48 – Os quais, a partir de meados de Março de 2019 começaram a planear fazer várias obras a seu belo prazer na sua fracção, e muito para além das reparações dos defeitos constantes no relatório pericial junto nos autos.

49 – E assacarem à ora ré a responsabilidade pelo pagamento de tais obras.

50 – E obrigatoriamente, os condóminos proprietários das fracções sitas sobre a fracção AC dos autores e onde foi colocado o capoto ao longo de toda a empena norte do prédio estão conluiados com os autores no planeamento destes e bem assim todos os restantes condóminos do dito edifício (e alguns dos quais foram as testemunhas indicadas pelos autores nestes autos nomeadamente, a Carla, a Luísa e a Maria José) pois a colocação do capoto em toda a empena norte onde se situa a fracção dos autores não podia nunca passar despercebida dos restantes condóminos do prédio.

51 – A sentença recorrida condenou a ré como litigante de má-fé por esta, numa vez por ano, e antes da venda aos autores pintar o interior da respectiva fracção e arejá-la, numa média de uma vez por ano.

52 – Porém, sendo as causas dos defeitos as infiltrações do exterior, de águas pluviais, e nada mais, consideramos excessiva a condenação de má-fé, pois o exterior das fracções, nomeadamente as paredes exteriores, são partes comuns dos prédios, e como tal cabe à administração do condomínio e não aos donos de uma fracção intentarem acção referente a defeitos ou danos provenientes de partes comuns dos edifícios.

53 – O abuso de direito é de conhecimento oficioso e,

54 – Conforme o Acórdão do STJ, de 24-3-1999 in BMJ, 485º-381, “O abuso de direito supõe que, por parte do seu titular, haja um excesso manifesto no seu exercício, tendo em conta os limites impostos pela boa-fé pelos costumes ou pelo fim social ou económico desse direito.”

55 – E os autores nesta acção incorrem em abuso de direito ao terem omitido nestes autos logo em Março de 2019 os orçamentos de fls. 287 e 287vº, e terem mandado efectuar as obras referidas nos mesmos, em completa discrepância quer do orçamento junto por si à petição inicial como doc. 6, quer da metodologia preconizada no quesito 6 do relatório pericial destes autos, e em valores mais de 6 vezes superior ao orçamento junto com a petição inicial.

56 – Atento os factos provados n.ºs 5 e 6 da sentença recorrida foi a interveniente “Sociedade 2, Lda.” o empreiteiro do prédio onde se integra a fracção AC dos autores, e pelo que, pese embora os autores refiram na sua p.i. o artº. 1225º, nestes autos, e na relação entre os autores e a ré é aplicável os artºs. 916º e 917º do Cód.
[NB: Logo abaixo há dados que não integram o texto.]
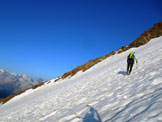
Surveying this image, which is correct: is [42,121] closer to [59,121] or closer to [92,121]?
[59,121]

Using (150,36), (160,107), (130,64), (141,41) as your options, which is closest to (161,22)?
(150,36)

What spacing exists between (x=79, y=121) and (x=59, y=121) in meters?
1.02

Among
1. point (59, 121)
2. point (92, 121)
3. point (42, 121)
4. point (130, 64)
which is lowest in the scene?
point (92, 121)

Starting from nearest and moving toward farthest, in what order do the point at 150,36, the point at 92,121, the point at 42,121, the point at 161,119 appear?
the point at 161,119 < the point at 92,121 < the point at 42,121 < the point at 150,36

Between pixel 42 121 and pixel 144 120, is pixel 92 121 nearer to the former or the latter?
pixel 144 120

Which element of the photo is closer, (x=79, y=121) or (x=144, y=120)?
(x=144, y=120)

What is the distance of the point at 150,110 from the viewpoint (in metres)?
2.52

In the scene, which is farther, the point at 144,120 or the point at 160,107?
the point at 160,107

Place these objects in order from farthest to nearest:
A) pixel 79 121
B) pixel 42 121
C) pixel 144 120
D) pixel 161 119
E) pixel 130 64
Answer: pixel 130 64 → pixel 42 121 → pixel 79 121 → pixel 144 120 → pixel 161 119

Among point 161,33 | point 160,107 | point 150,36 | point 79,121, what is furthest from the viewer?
point 150,36

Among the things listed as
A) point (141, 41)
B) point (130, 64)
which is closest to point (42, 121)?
point (130, 64)

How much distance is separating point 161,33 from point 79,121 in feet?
93.0

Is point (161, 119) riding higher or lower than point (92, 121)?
lower

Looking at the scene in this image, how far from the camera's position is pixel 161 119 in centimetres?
208
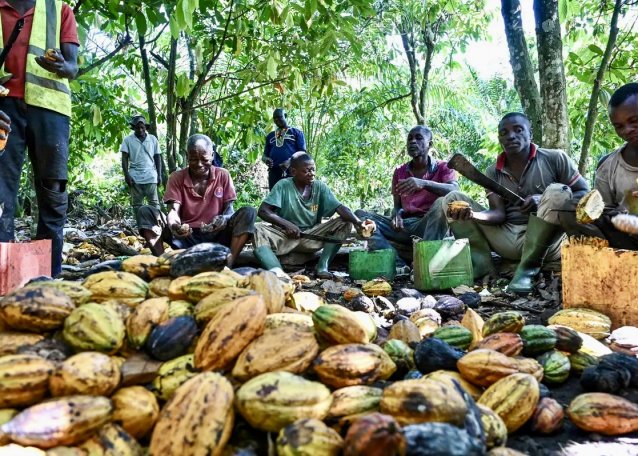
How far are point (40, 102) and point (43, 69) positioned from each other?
0.21m

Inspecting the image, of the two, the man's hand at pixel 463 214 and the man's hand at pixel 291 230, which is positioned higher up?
the man's hand at pixel 463 214

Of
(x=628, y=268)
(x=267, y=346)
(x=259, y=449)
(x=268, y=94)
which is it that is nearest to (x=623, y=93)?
(x=628, y=268)

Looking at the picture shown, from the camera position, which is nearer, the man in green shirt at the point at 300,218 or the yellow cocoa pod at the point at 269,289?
the yellow cocoa pod at the point at 269,289

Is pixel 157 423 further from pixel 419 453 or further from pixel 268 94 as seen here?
pixel 268 94

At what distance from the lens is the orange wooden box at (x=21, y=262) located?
2.58 metres

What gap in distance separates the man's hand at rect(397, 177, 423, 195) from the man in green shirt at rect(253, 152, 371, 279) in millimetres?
474

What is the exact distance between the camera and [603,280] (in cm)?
276

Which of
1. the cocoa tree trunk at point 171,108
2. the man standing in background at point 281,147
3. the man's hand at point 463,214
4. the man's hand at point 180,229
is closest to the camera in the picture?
the man's hand at point 463,214

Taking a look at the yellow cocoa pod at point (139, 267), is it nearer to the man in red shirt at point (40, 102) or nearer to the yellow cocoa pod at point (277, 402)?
the yellow cocoa pod at point (277, 402)

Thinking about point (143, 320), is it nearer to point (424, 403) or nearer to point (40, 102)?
point (424, 403)

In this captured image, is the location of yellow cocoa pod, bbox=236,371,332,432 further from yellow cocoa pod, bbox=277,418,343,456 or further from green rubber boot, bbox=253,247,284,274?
green rubber boot, bbox=253,247,284,274

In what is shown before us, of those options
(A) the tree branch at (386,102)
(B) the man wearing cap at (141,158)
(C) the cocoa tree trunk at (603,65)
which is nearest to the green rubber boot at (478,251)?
(C) the cocoa tree trunk at (603,65)

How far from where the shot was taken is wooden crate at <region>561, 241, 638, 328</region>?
2.65 metres

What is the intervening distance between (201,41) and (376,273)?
3370 mm
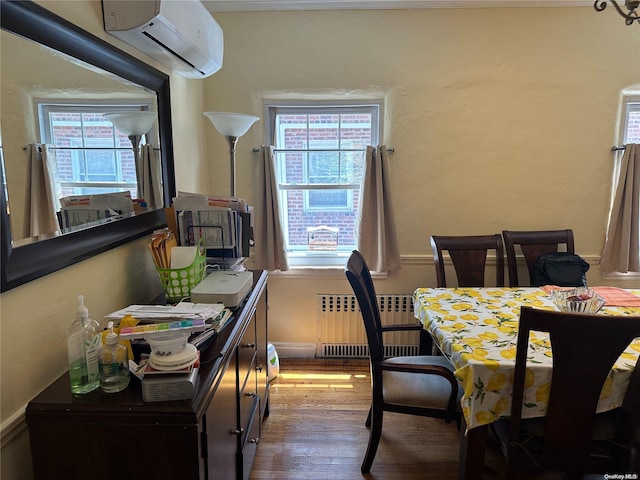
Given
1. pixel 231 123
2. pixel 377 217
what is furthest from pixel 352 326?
pixel 231 123

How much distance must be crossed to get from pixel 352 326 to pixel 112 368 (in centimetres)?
217

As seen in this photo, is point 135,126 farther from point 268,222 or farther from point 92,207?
point 268,222

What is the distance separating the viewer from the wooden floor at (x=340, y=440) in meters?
2.04

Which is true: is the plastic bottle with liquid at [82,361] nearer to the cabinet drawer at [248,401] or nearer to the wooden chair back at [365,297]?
the cabinet drawer at [248,401]

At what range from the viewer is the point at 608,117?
2.88 m

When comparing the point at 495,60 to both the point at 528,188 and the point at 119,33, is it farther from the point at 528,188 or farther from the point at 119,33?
the point at 119,33

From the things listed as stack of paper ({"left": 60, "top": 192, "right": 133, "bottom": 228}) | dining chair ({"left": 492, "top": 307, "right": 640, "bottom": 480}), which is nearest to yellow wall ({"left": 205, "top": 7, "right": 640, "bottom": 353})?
stack of paper ({"left": 60, "top": 192, "right": 133, "bottom": 228})

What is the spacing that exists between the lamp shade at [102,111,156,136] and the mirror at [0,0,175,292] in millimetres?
128

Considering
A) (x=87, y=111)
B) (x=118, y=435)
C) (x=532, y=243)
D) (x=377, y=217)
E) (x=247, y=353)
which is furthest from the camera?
(x=377, y=217)

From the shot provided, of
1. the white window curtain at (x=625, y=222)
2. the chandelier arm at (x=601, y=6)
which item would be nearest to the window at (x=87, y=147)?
the chandelier arm at (x=601, y=6)

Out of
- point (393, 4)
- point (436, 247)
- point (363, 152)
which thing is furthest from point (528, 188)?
point (393, 4)

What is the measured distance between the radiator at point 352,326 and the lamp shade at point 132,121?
1.69 meters

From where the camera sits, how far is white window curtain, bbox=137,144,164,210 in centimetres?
189

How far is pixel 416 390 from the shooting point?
1.92 meters
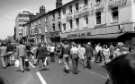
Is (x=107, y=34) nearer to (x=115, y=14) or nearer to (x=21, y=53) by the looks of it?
(x=115, y=14)

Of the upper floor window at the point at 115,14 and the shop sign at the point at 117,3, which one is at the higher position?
the shop sign at the point at 117,3

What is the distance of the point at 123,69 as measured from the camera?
5.28 ft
Civil e encontrando-se pois também por esta via já caducado o direito dos autores a accionarem a ré (que caducou 6 meses após a denuncia dos defeitos [vide factos 18 e 25 dos factos provados]).

57 – Os autores agiram deliberadamente de má-fé e em abuso de direito ao fazerem obras sem seguirem a metodologia prevista no relatório pericial e sendo elucidativo dessa má fé e desse abuso de direito ter o autor, no seu depoimento de parte prestado em 10/01/2020 dito ao tribunal “que não mostrou o relatório pericial ao Sr. Joaquim”, “e que não lhe interessava rebocar e pintar as paredes, mas resolver o assunto de base, e que nesse sentido avançaram com as obras.

58 – A sentença recorrida violou o estipulado nos artigos 1220.º e seguintes do Código Civil, no decurso do julgamento não foi observado o estipulado no artº. 589º, nº 2 1ª parte, e a actuação dos autores com as obras que os mesmos fizeram e cujo pagamento pedem à ré, é um abuso de direito e uma litigância de má-fé.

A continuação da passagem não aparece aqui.